What Clear Says For Itself
While I trust the opinions of my esteemed colleagues, the influence that shoved me down this curious path was a simple advertisement on a Clear Communications kiosk in a shopping mall that included the term '4G.' So it only made sense for me to ask Clearwire, owner of Clear and provider of Sprint's advertised 4G offerings, what it meant by 4G. What I saw at the kiosk - voice, video, and data - had me fearing it was just wireless triple-play. Nothing new or unique that. Pinocchio set free, at best.
"The promise of 4G is keeping us connected to the people, applications and information that matter most in our daily lives." - Clearwire
I am comforted to know that Clear's vision aligns with what we've all been talking about - a new and better service experience. A sense of freedom and ubiquity. Enjoying Samuel Eto'o scoring goals for Inter while I push a stroller through the mall.
My assumption, I am glad to say, was wrong. 'The promise of 4G,' says Susan Johnston, a spokesperson for Clearwire, 'is keeping us connected to the people, applications and information that matter most in our daily lives. True mobile broadband will change the way we use and experience the Internet much like mobile phones did for voice communications making connectivity about the person and not about a place like home or the office. In our view, it will revolutionize communications in the years ahead."

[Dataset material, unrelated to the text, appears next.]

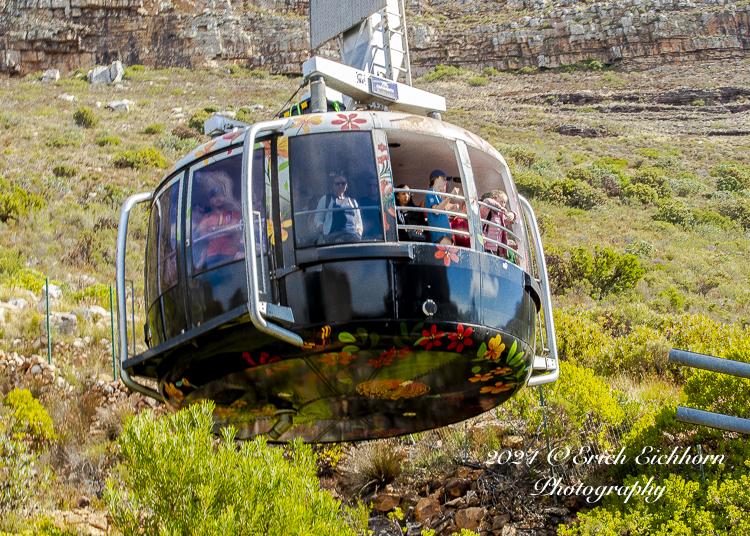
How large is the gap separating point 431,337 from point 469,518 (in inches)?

iPhones Showing the Path to...5G?
If you're a Blackberry user, you know that your mobile Internet experience leaves something to be desired. The 'Berry' is a good phone, and a great email device, but it can't hold a candle to an iPhone in the Internet department. That's why it should come as no surprise that Consumer Reports recently published statistics from Validas that show on average, consumer iPhones use 5 times as many megabytes per month as do consumer Blackberrys.